Short exercise:
Reproduce the rows word for word, starting at the beginning of the rows and ending at the line that contains "1.27 metres", with both ends included. Leave the pictures out of your copy.

-- START OF Provided records --

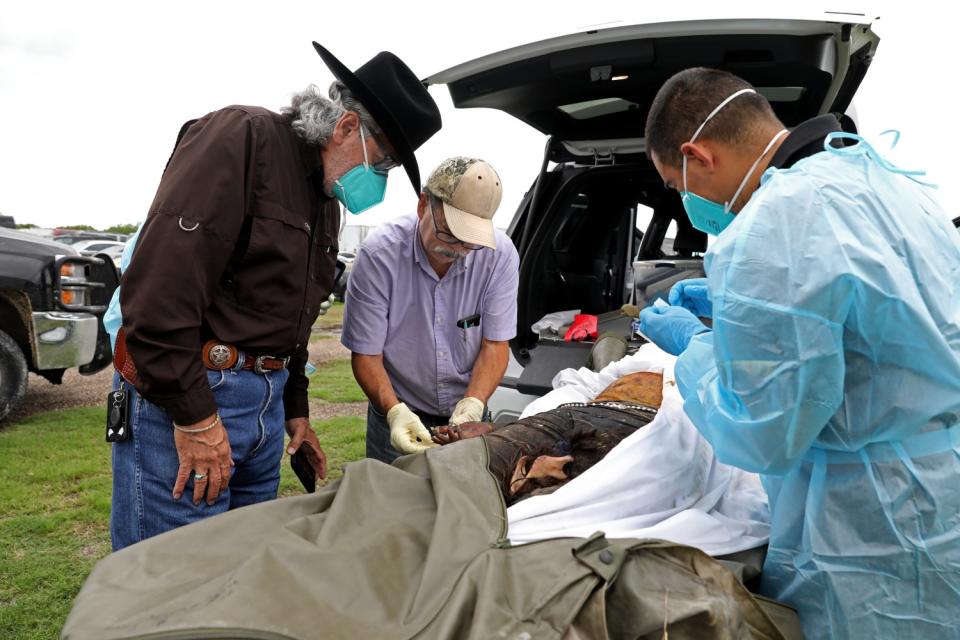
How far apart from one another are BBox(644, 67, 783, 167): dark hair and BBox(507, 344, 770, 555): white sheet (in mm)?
849

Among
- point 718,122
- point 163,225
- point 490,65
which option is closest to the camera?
point 718,122

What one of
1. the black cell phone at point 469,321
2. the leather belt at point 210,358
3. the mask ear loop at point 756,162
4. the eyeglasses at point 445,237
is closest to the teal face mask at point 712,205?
the mask ear loop at point 756,162

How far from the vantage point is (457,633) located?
1.27 metres

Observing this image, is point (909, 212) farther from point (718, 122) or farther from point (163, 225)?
point (163, 225)

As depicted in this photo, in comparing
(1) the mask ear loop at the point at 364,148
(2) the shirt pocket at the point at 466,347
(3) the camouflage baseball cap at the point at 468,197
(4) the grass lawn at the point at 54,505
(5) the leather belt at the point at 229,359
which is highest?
(1) the mask ear loop at the point at 364,148

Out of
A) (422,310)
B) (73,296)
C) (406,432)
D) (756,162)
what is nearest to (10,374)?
(73,296)

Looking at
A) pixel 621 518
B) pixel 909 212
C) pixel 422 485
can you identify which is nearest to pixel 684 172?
pixel 909 212

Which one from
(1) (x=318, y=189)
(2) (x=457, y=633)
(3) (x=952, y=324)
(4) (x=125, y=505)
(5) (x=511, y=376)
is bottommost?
(5) (x=511, y=376)

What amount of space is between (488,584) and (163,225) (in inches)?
49.1

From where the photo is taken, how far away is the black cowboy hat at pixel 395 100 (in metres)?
2.18

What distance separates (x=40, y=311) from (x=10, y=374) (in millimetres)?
538

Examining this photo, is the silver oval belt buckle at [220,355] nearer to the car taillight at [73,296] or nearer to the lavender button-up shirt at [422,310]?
the lavender button-up shirt at [422,310]

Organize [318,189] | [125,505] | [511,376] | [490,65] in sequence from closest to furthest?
[125,505], [318,189], [490,65], [511,376]

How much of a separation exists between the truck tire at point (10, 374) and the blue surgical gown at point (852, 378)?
17.4 feet
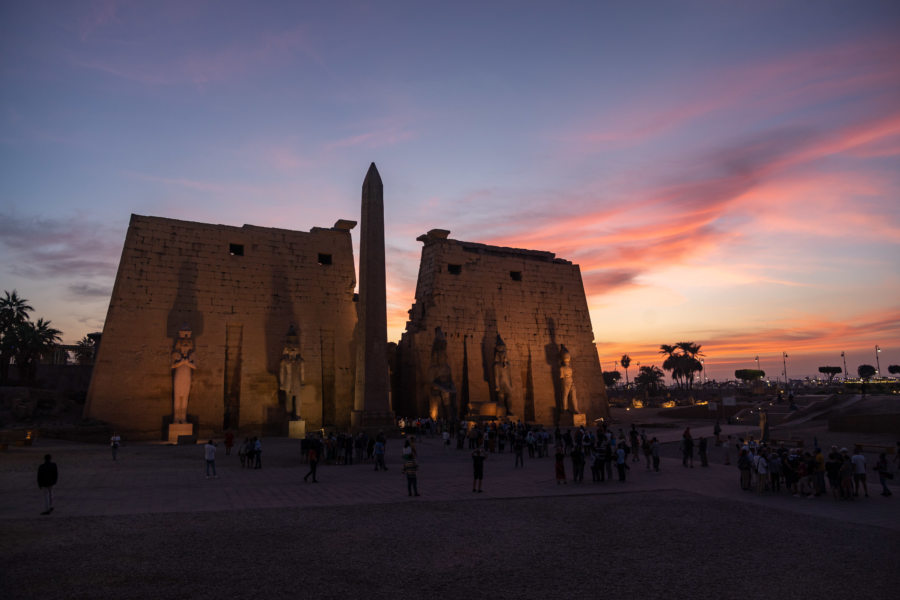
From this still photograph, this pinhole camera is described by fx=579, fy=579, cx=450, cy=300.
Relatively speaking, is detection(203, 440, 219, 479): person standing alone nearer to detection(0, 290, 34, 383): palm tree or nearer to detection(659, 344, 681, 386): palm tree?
detection(0, 290, 34, 383): palm tree

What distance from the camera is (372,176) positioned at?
2117cm

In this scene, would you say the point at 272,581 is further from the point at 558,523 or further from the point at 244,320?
the point at 244,320

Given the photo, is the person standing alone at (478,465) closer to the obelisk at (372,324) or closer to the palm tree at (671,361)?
the obelisk at (372,324)

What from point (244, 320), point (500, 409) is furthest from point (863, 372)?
point (244, 320)

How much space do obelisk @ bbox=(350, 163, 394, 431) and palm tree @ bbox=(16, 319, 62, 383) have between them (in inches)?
815

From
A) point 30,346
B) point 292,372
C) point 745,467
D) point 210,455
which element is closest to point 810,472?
point 745,467

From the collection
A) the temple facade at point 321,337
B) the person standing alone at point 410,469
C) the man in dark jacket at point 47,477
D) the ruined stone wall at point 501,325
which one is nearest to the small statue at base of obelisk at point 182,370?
the temple facade at point 321,337

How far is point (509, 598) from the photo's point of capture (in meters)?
5.08

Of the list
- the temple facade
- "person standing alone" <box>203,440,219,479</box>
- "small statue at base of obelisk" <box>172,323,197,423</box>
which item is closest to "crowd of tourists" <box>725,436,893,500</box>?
"person standing alone" <box>203,440,219,479</box>

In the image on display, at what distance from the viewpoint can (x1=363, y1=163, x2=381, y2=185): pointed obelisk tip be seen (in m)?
21.1

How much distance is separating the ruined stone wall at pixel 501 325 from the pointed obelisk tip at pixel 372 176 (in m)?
7.41

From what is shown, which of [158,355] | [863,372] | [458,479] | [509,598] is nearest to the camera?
[509,598]

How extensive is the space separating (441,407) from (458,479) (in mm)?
11868

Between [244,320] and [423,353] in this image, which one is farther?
[423,353]
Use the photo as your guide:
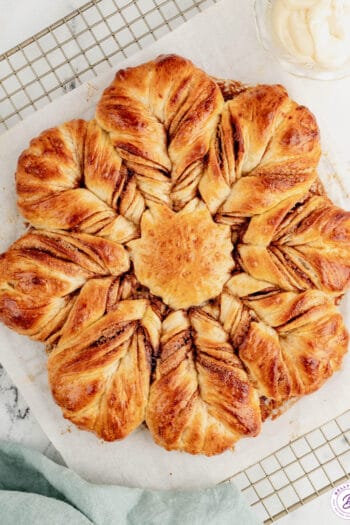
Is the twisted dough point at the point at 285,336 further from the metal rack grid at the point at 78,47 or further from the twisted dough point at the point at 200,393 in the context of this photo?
the metal rack grid at the point at 78,47

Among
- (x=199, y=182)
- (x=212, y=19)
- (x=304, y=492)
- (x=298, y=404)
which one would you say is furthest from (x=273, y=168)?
(x=304, y=492)

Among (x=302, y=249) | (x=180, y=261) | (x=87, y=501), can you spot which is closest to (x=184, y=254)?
(x=180, y=261)

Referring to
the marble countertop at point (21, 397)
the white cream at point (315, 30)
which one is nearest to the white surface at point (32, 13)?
the marble countertop at point (21, 397)

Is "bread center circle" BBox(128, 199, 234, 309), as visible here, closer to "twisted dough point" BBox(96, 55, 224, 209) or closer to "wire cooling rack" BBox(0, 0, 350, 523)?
"twisted dough point" BBox(96, 55, 224, 209)

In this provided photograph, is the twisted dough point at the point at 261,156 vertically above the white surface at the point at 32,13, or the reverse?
Answer: the white surface at the point at 32,13
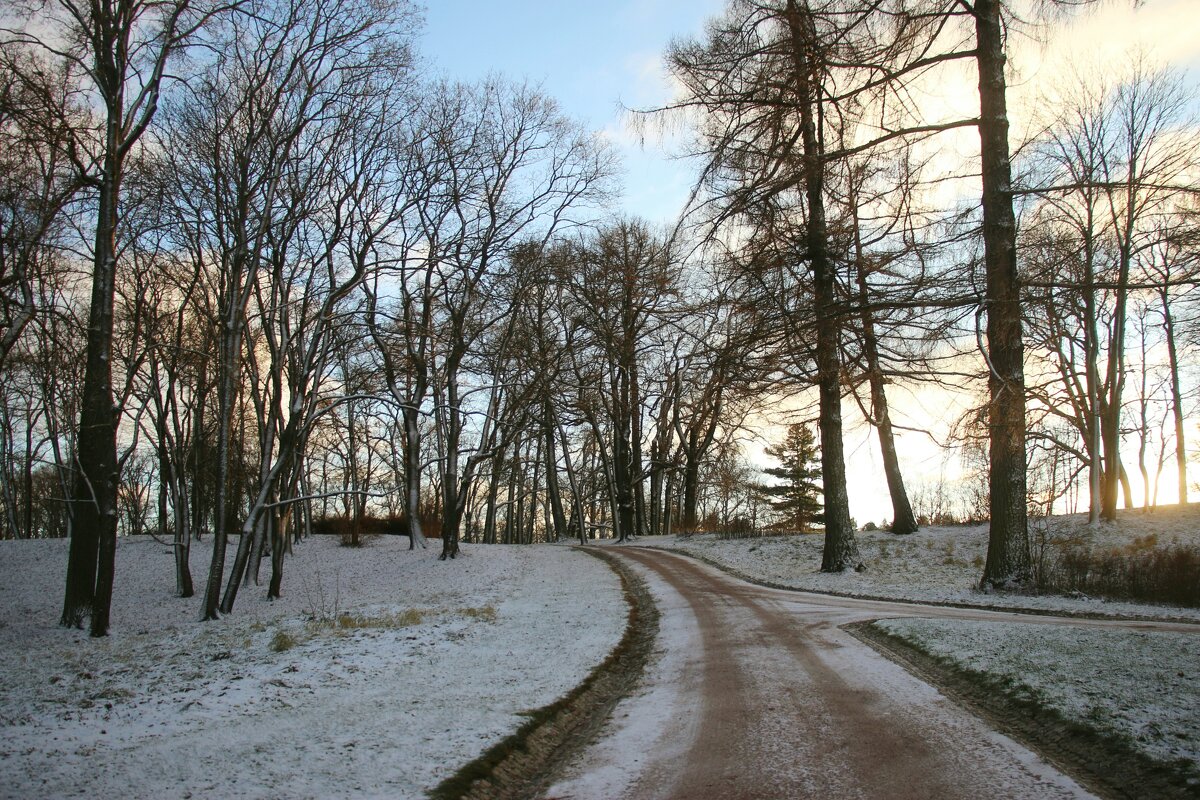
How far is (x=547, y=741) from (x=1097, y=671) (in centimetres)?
438

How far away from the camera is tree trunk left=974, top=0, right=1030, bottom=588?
1073cm

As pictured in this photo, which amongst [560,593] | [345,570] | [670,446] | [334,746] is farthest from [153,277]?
[670,446]

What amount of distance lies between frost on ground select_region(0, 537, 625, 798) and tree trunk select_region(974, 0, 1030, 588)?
259 inches

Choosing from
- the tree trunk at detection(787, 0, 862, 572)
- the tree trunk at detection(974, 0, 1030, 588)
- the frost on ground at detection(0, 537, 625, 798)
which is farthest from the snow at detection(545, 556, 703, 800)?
the tree trunk at detection(974, 0, 1030, 588)

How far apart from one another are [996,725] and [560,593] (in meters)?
9.41

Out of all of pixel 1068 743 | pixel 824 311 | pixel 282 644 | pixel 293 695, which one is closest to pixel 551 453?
pixel 824 311

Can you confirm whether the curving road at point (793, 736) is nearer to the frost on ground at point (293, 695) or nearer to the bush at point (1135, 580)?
the frost on ground at point (293, 695)

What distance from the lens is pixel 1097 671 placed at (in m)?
5.61

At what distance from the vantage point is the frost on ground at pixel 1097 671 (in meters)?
4.34

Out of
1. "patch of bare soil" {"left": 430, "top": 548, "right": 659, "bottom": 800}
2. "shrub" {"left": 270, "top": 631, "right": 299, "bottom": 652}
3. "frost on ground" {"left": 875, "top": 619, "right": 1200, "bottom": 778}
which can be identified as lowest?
"shrub" {"left": 270, "top": 631, "right": 299, "bottom": 652}

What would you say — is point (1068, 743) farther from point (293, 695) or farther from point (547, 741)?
point (293, 695)

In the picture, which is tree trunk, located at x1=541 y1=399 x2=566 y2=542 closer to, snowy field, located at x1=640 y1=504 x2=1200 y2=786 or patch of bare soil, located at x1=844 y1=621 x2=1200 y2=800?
snowy field, located at x1=640 y1=504 x2=1200 y2=786

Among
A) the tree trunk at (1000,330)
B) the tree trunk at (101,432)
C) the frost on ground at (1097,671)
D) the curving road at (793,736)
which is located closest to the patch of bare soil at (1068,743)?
the frost on ground at (1097,671)

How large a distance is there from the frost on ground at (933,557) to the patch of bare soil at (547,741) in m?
6.99
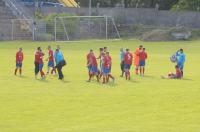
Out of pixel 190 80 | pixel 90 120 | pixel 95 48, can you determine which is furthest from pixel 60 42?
pixel 90 120

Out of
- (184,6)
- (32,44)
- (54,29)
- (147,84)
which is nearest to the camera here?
(147,84)

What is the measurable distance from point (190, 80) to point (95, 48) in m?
28.1

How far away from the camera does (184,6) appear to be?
88312mm

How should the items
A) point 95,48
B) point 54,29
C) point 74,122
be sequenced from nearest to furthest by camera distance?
point 74,122, point 95,48, point 54,29

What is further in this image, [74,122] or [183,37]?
[183,37]

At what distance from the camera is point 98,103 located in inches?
1030

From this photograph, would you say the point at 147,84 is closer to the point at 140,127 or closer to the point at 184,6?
the point at 140,127

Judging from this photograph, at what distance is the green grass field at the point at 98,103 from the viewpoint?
20.7m

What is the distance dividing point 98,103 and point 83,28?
50645mm

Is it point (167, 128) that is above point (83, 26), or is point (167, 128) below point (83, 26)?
below

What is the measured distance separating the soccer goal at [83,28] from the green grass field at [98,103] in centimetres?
3015

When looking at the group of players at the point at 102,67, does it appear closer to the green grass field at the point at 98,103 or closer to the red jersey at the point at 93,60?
the red jersey at the point at 93,60

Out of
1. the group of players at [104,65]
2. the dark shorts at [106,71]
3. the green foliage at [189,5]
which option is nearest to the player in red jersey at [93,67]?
the group of players at [104,65]

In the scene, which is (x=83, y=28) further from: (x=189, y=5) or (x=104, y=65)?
(x=104, y=65)
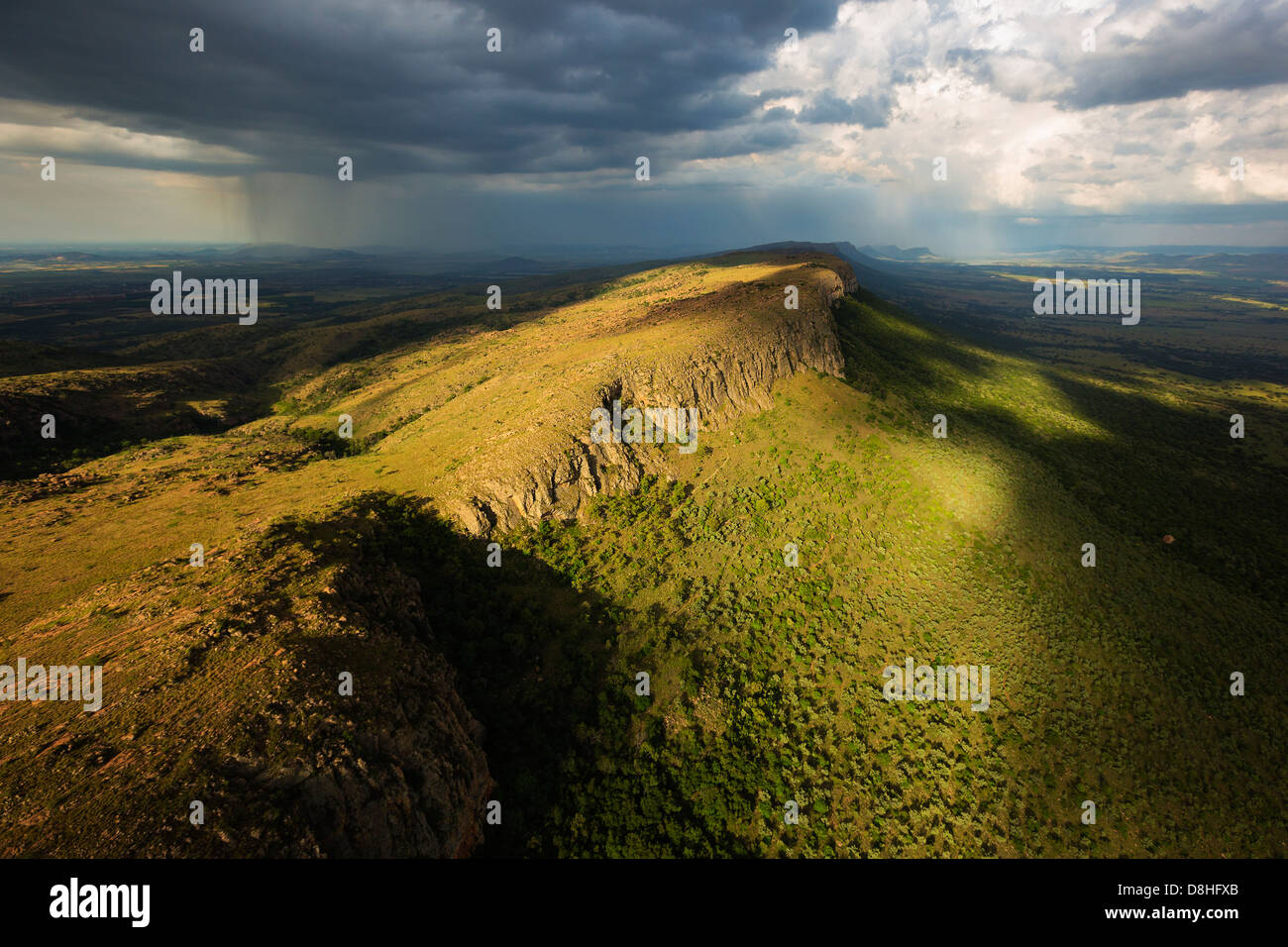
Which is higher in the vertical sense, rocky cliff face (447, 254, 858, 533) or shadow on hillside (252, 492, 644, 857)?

-- END OF Provided records --

Final answer:
How far apart from one another are BBox(644, 67, 783, 167): dark hair and BBox(507, 344, 770, 555): white sheet (in mm)?
849

Among
- point 718,122
- point 163,225
- point 490,65
which option is closest to the camera?
point 718,122

What one of
1. the black cell phone at point 469,321
2. the leather belt at point 210,358
3. the mask ear loop at point 756,162
4. the eyeglasses at point 445,237
is closest to the teal face mask at point 712,205?
the mask ear loop at point 756,162

How far from the vantage point is (457,633) located?
1.27 metres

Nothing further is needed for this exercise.